*** Opening of Extracted text ***
We will now implement the bag of features approach. It is composed on three main steps:
- Learn a vocabulary of visual words (also called codebook) using a clustering method (for example K-Means) applied on HOG features
- Project each feature of an image into the vocabulary, and build an histogram of these projections, giving a final single feature vector for the image
- Train an SVM classifier with these histograms of visual words as features for training images

**(Question)** Build the vocabulary of visual words with K-Means. The vocabulary size corresponds to the number of clusters.

In [None]:
def build_vocabulary(features, voc_size=100):
    # Cluster features into a visual vocabulary with K-Means algorithm,
    # then return the trained classified object.
    # You can use the MiniBatchKMeans class for very similar results 
    # but faster run time
    # YOUR CODE HERE
    raise NotImplementedError()
*** Close of Extracted text ***
*** Opening of Information shown ***
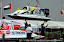 Shenzhen - China - October, 24 2008 - The day of the technical scrutineering in Shenzhen. GP of Shenzhen is the 6th leg of the UIM F1 Powerboat World Championships 2008. Shenzhen is located in the southern portion of the Guangdong Province, on the eastern shore of the Pearl River Delta. Neighboring the Pearl River Delta and Hong Kong (located just south of Shenzhen), Shenzhen's location gives it a geographical advantage for economic development. In 1980, the first Special Economic Zone of China was built in Shenzhen. Picture by Vittorio Ubertone/Idea Marketing. Shenzhen - China - October, 24 2008 - The day of the technical scrutineering in Shenzhen. GP of Shenzhen is the 6th leg of the UIM F1 Powerboat World Championships 2008. Shenzhen is located in the southern portion of the Guangdong Province, on the eastern shore of the Pearl River Delta. Neighboring the Pearl River Delta and Hong Kong (located just south of Shenzhen), Shenzhen's location gives it a geographical advantage for economic development. In 1980, the first Special Economic Zone of China was built in Shenzhen. Picture by Vittorio Ubertone/Idea Marketing.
*** Close of Information shown ***
● **Set of tasks**
1. List the main steps that the bag-of-features text gives for its approach.
2. Continue the bag-of-features text from the point where it ends.
The material that comes after the bag-of-features text is separate from that text.

● **Per-task answers**
1.
- Learn a vocabulary of visual words (also called a codebook) by applying a clustering method, such as K-Means, to HOG features.
- Project each feature of an image into the vocabulary and build a histogram of these projections, which gives a single final feature vector for the image.
- Train an SVM classifier that uses these histograms of visual words as features for the training images.

2.
In [None]:
# Build the vocabulary from train features
# YOUR CODE HERE
raise NotImplementedError()

In [None]:
assert vocabulary.n_clusters == 100
assert vocabulary.n_features_in_ == 9

**(Question)** Try to understand the `build_codebook` function below. Then, compute the histograms of visual words for features of the train and test sets. Store the results into `X_train` and `X_test` variables.

In [None]:
def build_codebook(features, vocabulary):
    # Given a vocabulary of visual words (KMeans classifier object),
    # compute the codebook (histogram) of the set of features for an image
    voc_size = len(vocabulary.cluster_centers_)
    codebook = np.zeros((len(features), voc_size))
    for i, f in enumerate(features):
        assignemnts = vocabulary.predict(f)
        for k in range(voc_size):
            codebook[i][k] = len(np.where(assignemnts == k)[0])
    codebook = codebook / codebook.sum(axis=1)[:, np.newaxis] # normalization
    return codebook

In [None]:
# Build the codebooks for train and test features into X_train and X_test variables respectively
# YOUR CODE HERE
raise NotImplementedError()

In [None]:
assert X_train.shape == (y_train.shape[0], 100)
assert X_test.shape == (y_test.shape[0], 100)

**(Question)** Explain what the `build_codebook` function does.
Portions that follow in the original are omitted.